Selon vous, quels ont été les impacts les plus inquiétants laissés par le gouvernement Bolsonaro sur les questions environnementales et quelles en seront les conséquences ?

Je pense que le gouvernement Bolsonaro a très bien réussi à démanteler les politiques environnementales et climatiques de ce pays et à compromettre, de manière très significative, la relation du Brésil avec ses partenaires internationaux. Des unités de conservation ont été vandalisées, des personnes incompétentes ont été placées à des postes d’autorité, en plus du démantèlement des organes de contrôle et de l’effondrement des relations avec les universités. Tout a été fragilisé. Pour construire le renouveau, il faudra comprendre clairement ce qui s’est passé et affronter un long processus pour regagner confiance et crédibilité. Lorsque nous négocierons avec d’autres pays, les gens se souviendront toujours de ce chapitre malheureux de notre histoire environnementale et climatique. Nous entendrons à la table des négociations : « Comment le Brésil peut-il garantir que la situation ne se répétera pas dans cinq ans ? »

Comment évaluez-vous les résultats de la COP 27 ?

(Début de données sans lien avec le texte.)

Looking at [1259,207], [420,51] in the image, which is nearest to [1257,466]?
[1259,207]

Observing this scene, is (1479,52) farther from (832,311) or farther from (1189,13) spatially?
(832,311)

Je pense que les résultats ont été plus timides que ce qui était attendu, à savoir une COP de mise en œuvre. Mettre en œuvre signifie mettre en pratique ce qui a déjà été engagé. Et ce n’est pas exactement ce que nous avons vu. Pour moi, le point le plus sensible de cette COP a été l’absence de progrès sur la restriction des combustibles fossiles qui faisait partie de l’héritage de Glasgow. Et cela est évidemment dû au grand lobby des pays producteurs de pétrole, notamment le monde arabe, qui a bloqué toute avancée favorisée par le contexte de la guerre en Ukraine. D’autre part, des décisions importantes ont été prises, comme l’idée de créer un bloc forestier entre les trois pays qui possèdent la plus grande quantité de forêts tropicales encore préservée au monde (Brésil, Congo et Indonésie). Cette « alliance Sud-Sud », est extrêmement importante pour les trois pays en développement et leur rôle dans la sécurité climatique de la planète. Mais en fin de compte, je pense que l’on se souviendra de cette COP pour le « Loss and Damage Fund », qui est la reconnaissance depuis trente ans du principe de responsabilités communes mais différenciées entre les pays développés et les pays en développement. L’histoire a déjà montré que nous n’avons pas été équitables dans le partage des technologies depuis la révolution industrielle, ce qui a contribué à accroître les inégalités. L’innovation technologique deviendra de plus en plus un allié du nouvel agenda du développement. Il est nécessaire de trouver des moyens permettant de partager cette innovation de manière plus équitable avec tous les pays afin de ne pas répéter le modèle du passé.